July 27, 2004

Let the Games Begin

The further into the fortnight you get, the fewer people you have living under coach-policed curfews, forced to abstain from the bacchanalia. And once they’re done, watch out: thousands of young people with boundless energy and great legs are suddenly let loose.

Once freed, many athletes simply cannot control themselves. They are slaves to an irresistible physiological force called "tapering" that works like this: many competitors in endurance sports consume as many as 9,000 calories a day at the height of their training cycles. But they swim or run or pedal seven hours a day to burn these off. In order to peak for the Games, however, they reduce their training time to mere minutes in the days preceding their events while keeping the calorie count virtually constant. Thus an athlete is spring-loaded for his or her moment in the sun: lots of rest, lots of energy - boom.

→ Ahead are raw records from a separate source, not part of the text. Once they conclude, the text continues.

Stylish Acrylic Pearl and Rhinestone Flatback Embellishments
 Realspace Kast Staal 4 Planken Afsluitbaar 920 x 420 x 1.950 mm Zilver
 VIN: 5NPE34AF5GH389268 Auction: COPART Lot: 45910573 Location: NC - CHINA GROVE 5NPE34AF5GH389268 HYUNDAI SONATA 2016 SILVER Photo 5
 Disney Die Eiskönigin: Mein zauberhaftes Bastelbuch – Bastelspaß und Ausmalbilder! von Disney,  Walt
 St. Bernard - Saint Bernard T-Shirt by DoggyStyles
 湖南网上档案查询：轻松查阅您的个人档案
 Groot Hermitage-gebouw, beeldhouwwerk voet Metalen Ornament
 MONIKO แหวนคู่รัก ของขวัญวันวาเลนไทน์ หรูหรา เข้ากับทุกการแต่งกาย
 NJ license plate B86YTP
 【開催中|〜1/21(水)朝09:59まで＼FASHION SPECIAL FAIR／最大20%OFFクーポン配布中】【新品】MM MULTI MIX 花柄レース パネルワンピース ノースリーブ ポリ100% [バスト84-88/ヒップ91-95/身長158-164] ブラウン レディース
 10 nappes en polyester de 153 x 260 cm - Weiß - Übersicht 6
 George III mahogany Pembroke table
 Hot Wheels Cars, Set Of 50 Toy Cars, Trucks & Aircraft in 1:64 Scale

The results, particularly within a large, like-minded population, can be electric. "When you have 10,000 people walking around who are amped up on their own glycogen you can almost see the sparks flying off their skin," says BJ Bedford, the American backstroke gold-medallist at Sydney.
story via: dr.menlo
~I was thinking sports training at the international level was obsessive-compulsive behavior at it's most outrageous.
(Who needs to imagine abductions by space aliens when there's human beings putting themselves through the regimes demanded by professional sports?)
Now I see the physical rewards are more immediate, more absorbing and less punishing.

Also via Dr. Menlo Google links to: "sex is good for you"
~But the older you get the more it costs.